Existen diferencias enormes en lo que se refiere a la educación privada y pública; en esta última el número de alumnos que se atiende es mayor así como el monto de los recursos que se le

de mejores equipos, tecnología, edificios; mientras que en la educación de las instituciones privadas se tienen más recursos, los cuales son pagados generalmente por los padres de familia.

En Colombia, los presupuestos de las universidades oficiales están constituidos por aportes del presupuesto nacional para funcionamiento e inversión, por los aportes de los entes territoriales y por los recursos y rentas propias de cada institución. Las universidades oficiales o estatales reciben anualmente aportes fijos del presupuesto nacional y de las entidades territoriales. Los recursos educativos en Colombia están concentrados en muy pocas regiones y ciudades, precisamente, las más industrializadas del país. La responsabilidad de ofrecer algún tipo de educación superior en muchas partes del país ha sido asumida por una serie de pequeñas instituciones de carácter local, públicas y privadas.
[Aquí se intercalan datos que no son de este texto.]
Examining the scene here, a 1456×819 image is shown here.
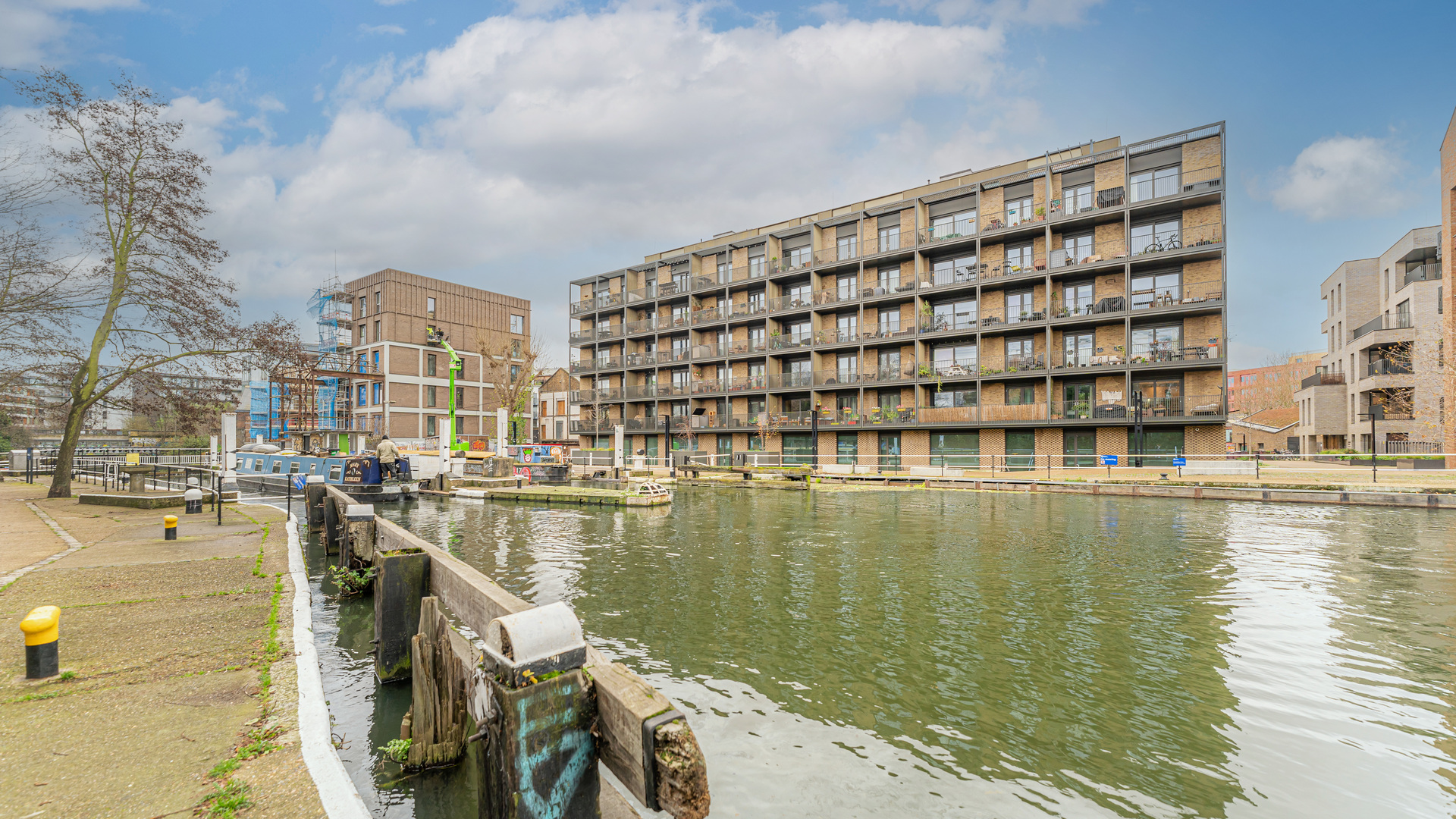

El valor de la matrícula en las universidades públicas fluctúa entre los 70 y los 500 dólares, el cual es diferenciado según el estrato socioeconómico del alumno y representa un 32% del ingreso que se estima percibe la familia, de acuerdo con el estrato al cual pertenece. En las universidades privadas el valor promedio de la matrícula es del orden de los 750 dólares y no se diferencia según el estrato socioeconómico al cual pertenezca el alumno. Si bien existe un sistema de becas en pregrado, éstas sólo alcanzan el 2% del total de matriculados y el crédito público disponible para contribuir al financiamiento de la matrícula únicamente es capaz de cubrir el 5% de la matrícula total. La educación superior ha sido afectada por los problemas que padece el país, en especial los derivados de la violencia.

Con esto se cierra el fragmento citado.